Thursday, May 13, 2010
C.A. Tosses Suit Over Seizure of Horses From Sanctuary
By STEVEN M. ELLIS, Staff Writer
This district’s Court of Appeal yesterday threw out a suit by an Antelope Valley horse sanctuary claiming the County of Los Angeles wrongfully seized 109 horses for neglect.
Div. Seven in an unpublished opinion said a trial court did not err in relying on an animal control hearing officer’s report finding that the seizure was proper because the animals at Equus Sanctuary in Pearblossom were neglected and not provided veterinary care.
County agents entered the premises of the nonprofit corporation—which identified its mission as rescuing old, sick, injured or disabled horses from slaughter—and seized the horses, 14 cats and a dog in June 2008 following complaints about animals on the property.
Investigators said some horses were emaciated, had open sores or could barely walk, and lacked food and water. They also said at least a dozen horses had to be euthanized, along with the cats and dog.
The facility’s caretaker, Janis Ridgeway Damiani, was charged with 30 counts of animal cruelty, but pled guilty to two counts under an agreement with prosecutors. She was sentenced to two years and eight months in state prison.

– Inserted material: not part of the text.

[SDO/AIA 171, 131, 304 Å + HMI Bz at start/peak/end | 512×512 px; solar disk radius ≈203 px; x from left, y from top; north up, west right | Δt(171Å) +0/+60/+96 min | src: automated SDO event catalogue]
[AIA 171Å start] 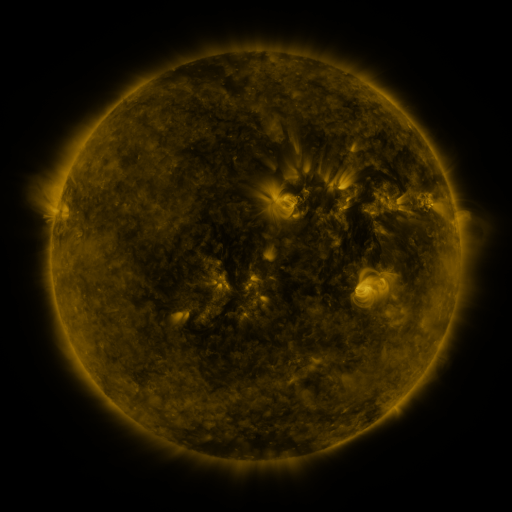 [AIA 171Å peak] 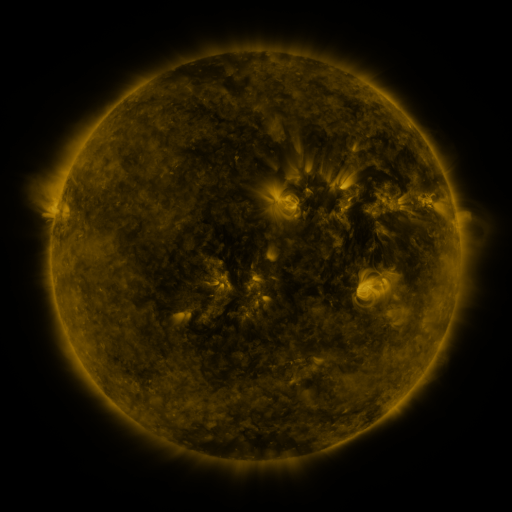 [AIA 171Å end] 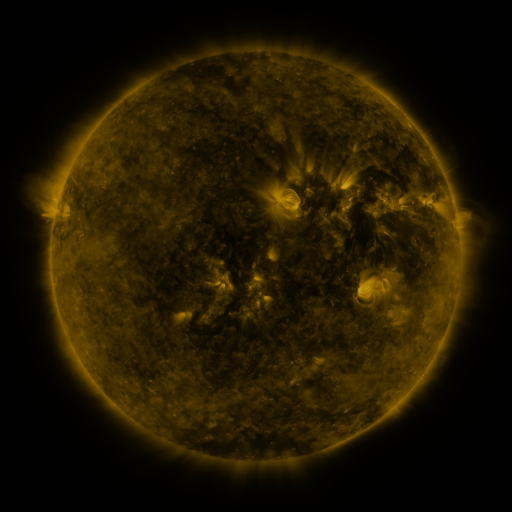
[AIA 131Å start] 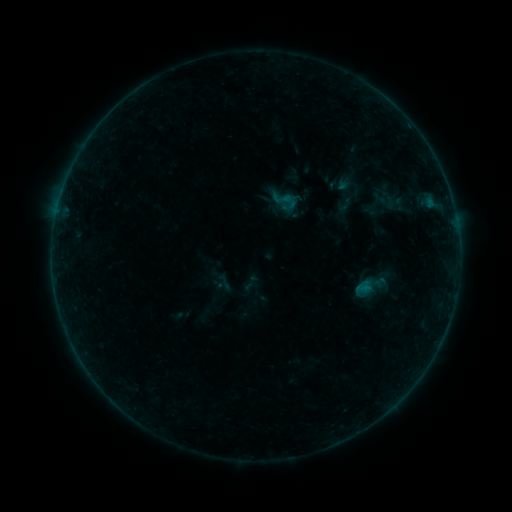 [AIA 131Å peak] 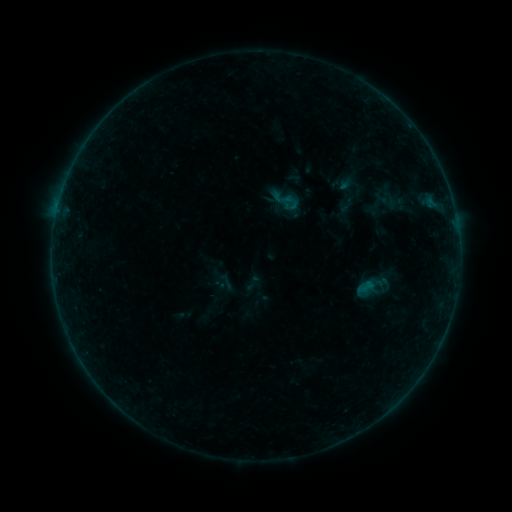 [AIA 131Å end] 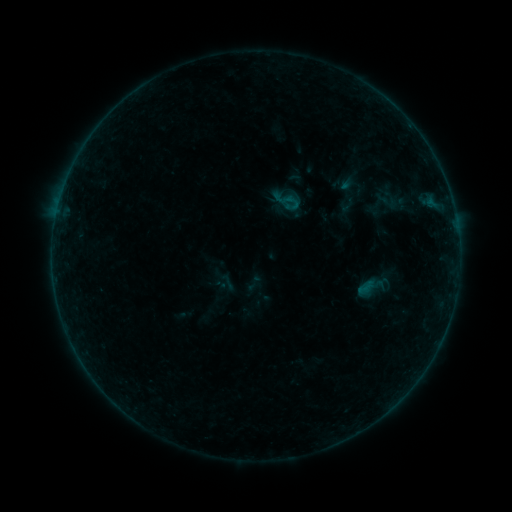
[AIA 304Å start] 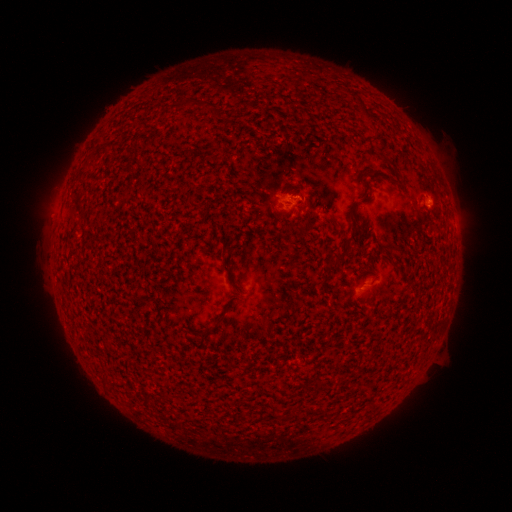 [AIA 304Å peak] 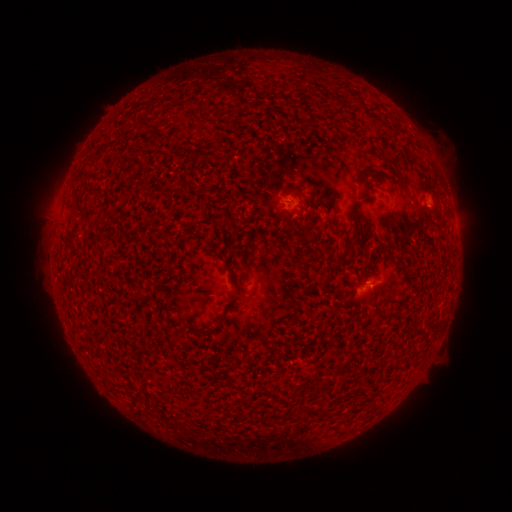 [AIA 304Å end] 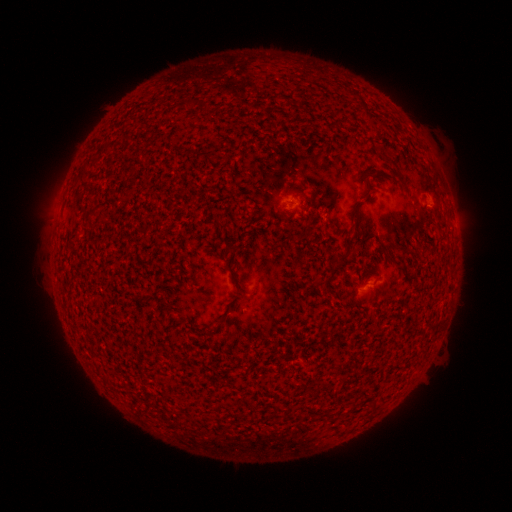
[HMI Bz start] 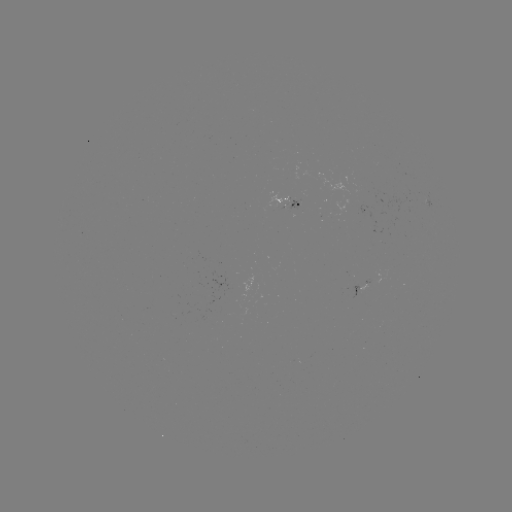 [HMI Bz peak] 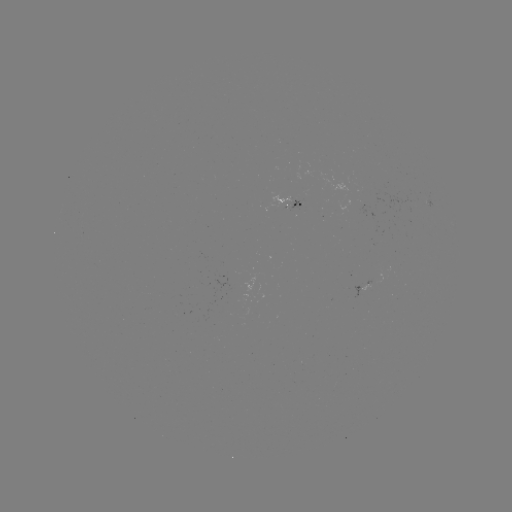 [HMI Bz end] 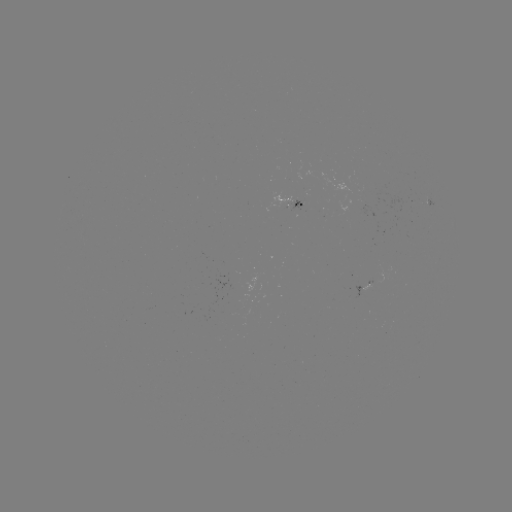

The county in September 2008 presented Equus with a bill for the cost of the seizure, impoundment, care and boarding fees for the horses. The bill included a copy of a report by a hearing officer from the Southeast Area Animal Control Authority in Downey following the horses’ seizure determining that it was valid under Penal Code Sec. 597.1.
Equus then brought claims for conversion, trespass to chattels and other claims against the county, alleging that the seizure was wrongful.

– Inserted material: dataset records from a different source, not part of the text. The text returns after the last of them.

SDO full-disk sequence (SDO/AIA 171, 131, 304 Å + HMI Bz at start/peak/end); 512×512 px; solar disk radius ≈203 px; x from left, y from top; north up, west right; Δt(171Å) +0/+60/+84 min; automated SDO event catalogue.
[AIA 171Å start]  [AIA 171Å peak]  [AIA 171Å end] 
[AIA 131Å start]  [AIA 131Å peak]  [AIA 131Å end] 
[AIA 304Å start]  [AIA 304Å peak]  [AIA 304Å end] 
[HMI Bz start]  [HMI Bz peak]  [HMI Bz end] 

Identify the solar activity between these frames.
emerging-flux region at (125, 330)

The county demurred, pointing to the hearing officer’s report and Damiani’s conviction, and Los Angeles Superior Court Judge David L. Minning dismissed the action.
Minning—taking judicial notice of an official transcript of the postseizure hearing, the hearing officer’s report, the criminal complaint against Damiani and a certified copy of her conviction record—said Equus’ allegations of wrongful seizure were “directly contradicted” by the judicially noticed facts.
He also found that the county’s decision to seize the horses was discretionary, giving the county immunity from liability for the decision to do so.
On appeal, Equus challenged Minning’s decision to take judicial notice of the documents, arguing that the transcript and the report did not relate to an “official” act because the hearing officer’s employer, SEAACA, was a private entity.
But Justice Frank Y. Jackson wrote that Sec. 597.1 made it clear that notice could be taken of the report because the hearing itself was an act of the county’s Department of Animal Care and Control, a local administrative agency under Evidence Code Sec. 452.
He also rejected Equus’ argument that the hearing report could not be judicially noticed because it was not final, having only been served on their attorney. Assuming for the sake of argument that the report did not become final 90 days after it was mailed to Equus’ counsel, or 90 days after Equus received a copy of the report along with the county’s bill, Jackson said Equus’ delay was subject to the defense of laches.
“Plaintiffs’ failure to file a petition for writ of mandate and continued insistence that the administrative decision is not yet final, despite having indisputably received notice of that decision, flies in the face of common sense,” he wrote. “Their delay in filing a petition and the prejudice which unquestionably would result were they to be permitted to file such a petition at this juncture in the proceedings call for the application of the doctrine of laches to bar any challenge to the administrative decision.”
Justice Fred Woods and Los Angeles Superior Court Judge John L. Segal, sitting by assignment, joined Jackson in his opinion.
The case is Equus Sanctuary v. County of Los Angeles, B216249.